Ницшеанские размышления. Очерки по философии маргинальности | страница 33
Мы сталкиваемся здесь с очередным противоречием в философском дискурсе Ницше. Дионисийское начало мыслится философом именно как трансгрессивный феномен по существу: «уничтожение обычных пределов и границ существования».[105] («Vernichtung der gewohnlichen Schranken und Grenzen des Daseins»).[106] И одновременно Ницше – противник опьянения, поборник трезвости: «Беспокойство ума, которое мне доставляет вино – хотя бы в количестве одной столовой ложки, – невыносимо для меня».[107] Отношение Ницше к Дионису не столь просто однозначно, как хотелось бы всем тем, кто спешит зачислить мыслителя в лагерь неистовствующих «дионисистов». Можно было вместе с Вяч. Ивановым признать, что Ницше отрекся от Диониса: «Ницше увидел Диониса – и отшатнулся от Диониса, как Фауст отвращается от воссиявшего светила, чтобы любоваться на его отражение в радугах водопада. Творческая вина Ницше в том, что он не уверовал в бога, которого сам открыл миру».[108]Однако в действительности Ницше никогда и не был последователем бога Диониса, вопреки расхожим представлениям на этот счет. Путь, который был намечен Ницше еще в «Рождении трагедии», заключается отнюдь не в растворении в дионисийском потоке, но в творческом оформлении стихийных сил.

[Описание задания] Согласно отрывку о Ницше и Дионисе, в чём заключается путь, намеченный Ницше еще в «Рождении трагедии»?

[Собранные данные]
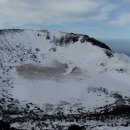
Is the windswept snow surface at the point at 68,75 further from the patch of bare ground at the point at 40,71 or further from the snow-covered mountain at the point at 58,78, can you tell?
the patch of bare ground at the point at 40,71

[Ответ] В творческом оформлении стихийных сил, а не в растворении в дионисийском потоке.